### To do
A - From the piece on wearing life jackets below, transcribe the passage that begins at the words "I understand the" and stops after the words "is my hope.".
B - Go on with the piece about wearing life jackets while fishing, picking up right after its final sentence.

### Extract to read
I understand the naysayers

I am old enough to remember when seat belts in cars were not mandatory. Putting them on doesn’t save every life but rest assured, it has cut the percentage of severe injury or deaths down significantly. Many were against them for the same reasons they are against life jackets and I hear it all the time.

I know I’ll take some heat for bringing up wearing them during the fishing day. After losing a friend in the last week and being part of a rescue a year ago where the person died, I know firsthand the pain these accidents cause. The law of large numbers tells us it will happen again but if we do our part to prevent them the numbers will remain low and life jackets just may save a few along the way.

That is my hope.

No doubt fishing without a life jacket is more comfortable and less cumbersome and many young anglers believe they are invincible to accidents but to someone who saw firsthand and also lost a dear friend from drowning, trust me when I say that it happens so quickly. Witnessing death on the water first hand changes perspective and since that day I wear my Mustang all the time. It has gotten to the point that I feel naked if I don’t have it on.

I was totally surprised at how many angler buddies of mine when quizzed cannot swim. That scares the dickens out of me. They can be hot, unwieldy and confining until gotten used to. Remember they are called accidents for a reason and a slip and bump to the head can be bad news.

### Data shown
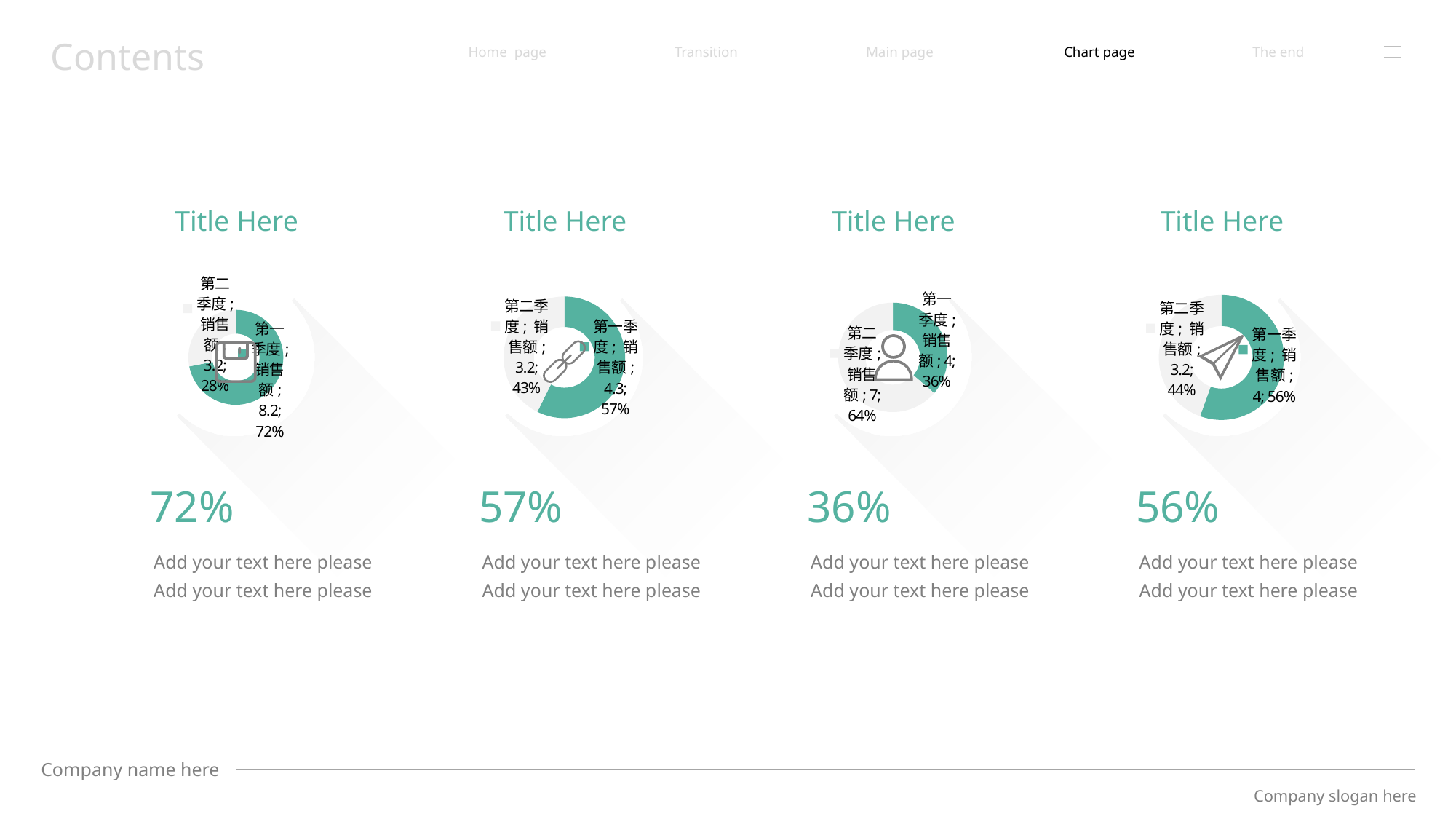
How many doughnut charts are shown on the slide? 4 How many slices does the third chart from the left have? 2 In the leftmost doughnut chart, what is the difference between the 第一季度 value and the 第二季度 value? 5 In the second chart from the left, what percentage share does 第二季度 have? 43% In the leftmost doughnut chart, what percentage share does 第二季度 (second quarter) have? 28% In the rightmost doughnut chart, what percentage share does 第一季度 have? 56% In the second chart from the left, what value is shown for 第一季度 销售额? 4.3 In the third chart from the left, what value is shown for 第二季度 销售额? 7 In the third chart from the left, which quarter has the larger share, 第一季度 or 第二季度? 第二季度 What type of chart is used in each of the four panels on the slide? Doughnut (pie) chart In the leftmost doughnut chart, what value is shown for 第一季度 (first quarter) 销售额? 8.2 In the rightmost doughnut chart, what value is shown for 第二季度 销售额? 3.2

--

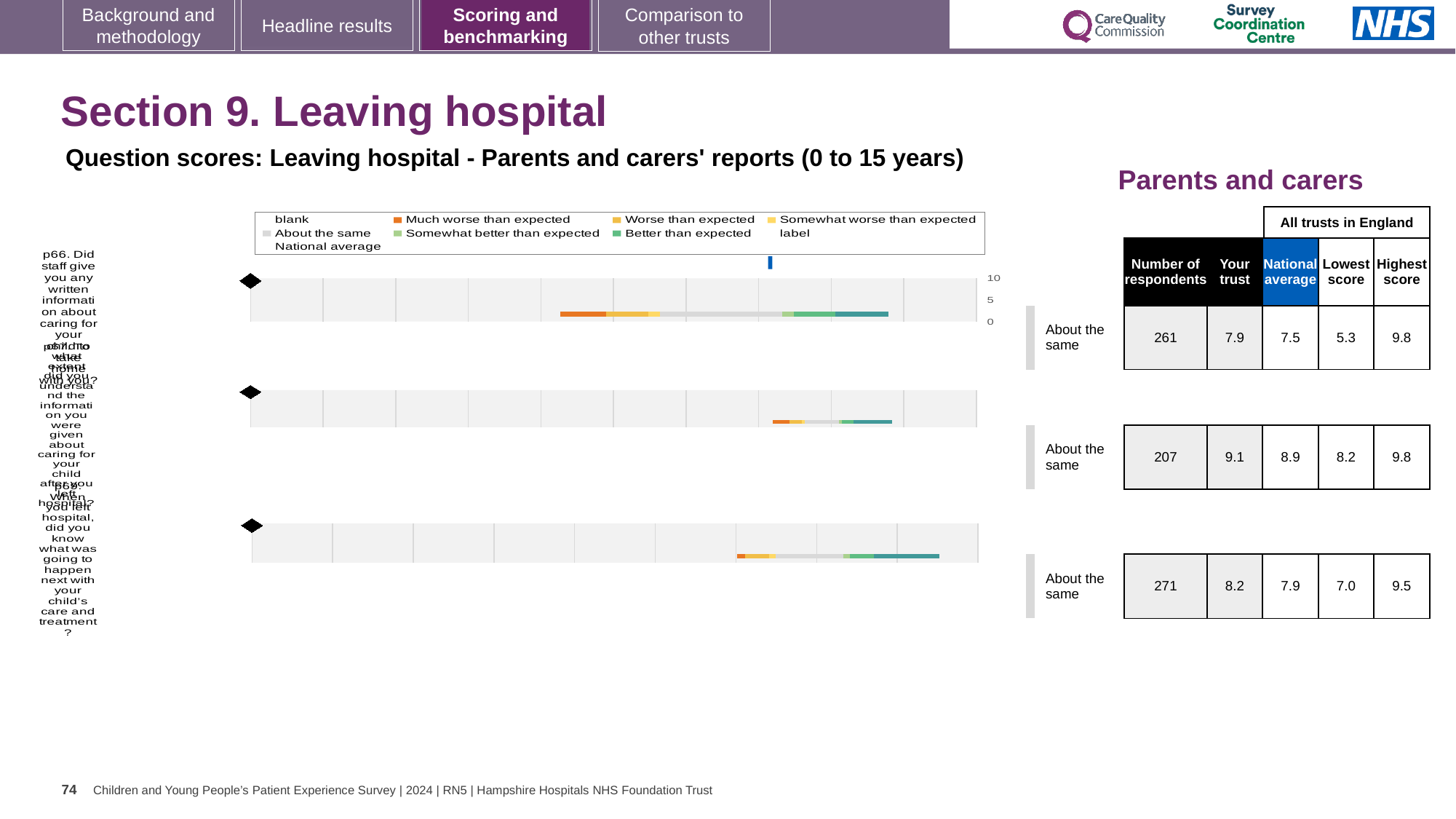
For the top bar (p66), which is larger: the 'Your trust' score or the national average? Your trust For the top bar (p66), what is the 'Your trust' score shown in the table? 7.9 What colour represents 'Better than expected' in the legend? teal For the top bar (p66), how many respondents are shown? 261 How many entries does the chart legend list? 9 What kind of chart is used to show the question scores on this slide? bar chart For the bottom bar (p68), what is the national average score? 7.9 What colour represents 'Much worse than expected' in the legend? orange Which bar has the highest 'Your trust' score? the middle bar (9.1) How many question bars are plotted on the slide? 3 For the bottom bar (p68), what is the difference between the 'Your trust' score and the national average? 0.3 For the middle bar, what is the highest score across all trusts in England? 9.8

### Answers per task
A -
I understand the naysayers

I am old enough to remember when seat belts in cars were not mandatory. Putting them on doesn’t save every life but rest assured, it has cut the percentage of severe injury or deaths down significantly. Many were against them for the same reasons they are against life jackets and I hear it all the time.

I know I’ll take some heat for bringing up wearing them during the fishing day. After losing a friend in the last week and being part of a rescue a year ago where the person died, I know firsthand the pain these accidents cause. The law of large numbers tells us it will happen again but if we do our part to prevent them the numbers will remain low and life jackets just may save a few along the way.

That is my hope.

B -
As we age we are not as nimble, cannot swim as far as we think and we can have a harder time getting back into the boat if we fall out. Simply hoping you won’t have an accident is not a preventative measure.

I believe much of the good in fishing comes from the pros and although not a perfect solution, wearing a life jacket and being an example to others seems to just go with the territory. I am willing to bet that if the pros began to wear their PFDs more, other anglers would follow suit and not just when the big engine is running. I for one would like to see that visited by the leagues but more importantly at the grass roots levels where experience on the water is less.

I hear the leagues talking all the time about safety with trailered launches, getting off the water during lightning and inclement weather and it would just seem natural that life jackets would be part of the discussion moving forward too. Companies need to continue to develop new products that are cooler, lighter weight and are fail-safe in an accident. I have confidence they will but first, you have to wear them in order for them to work.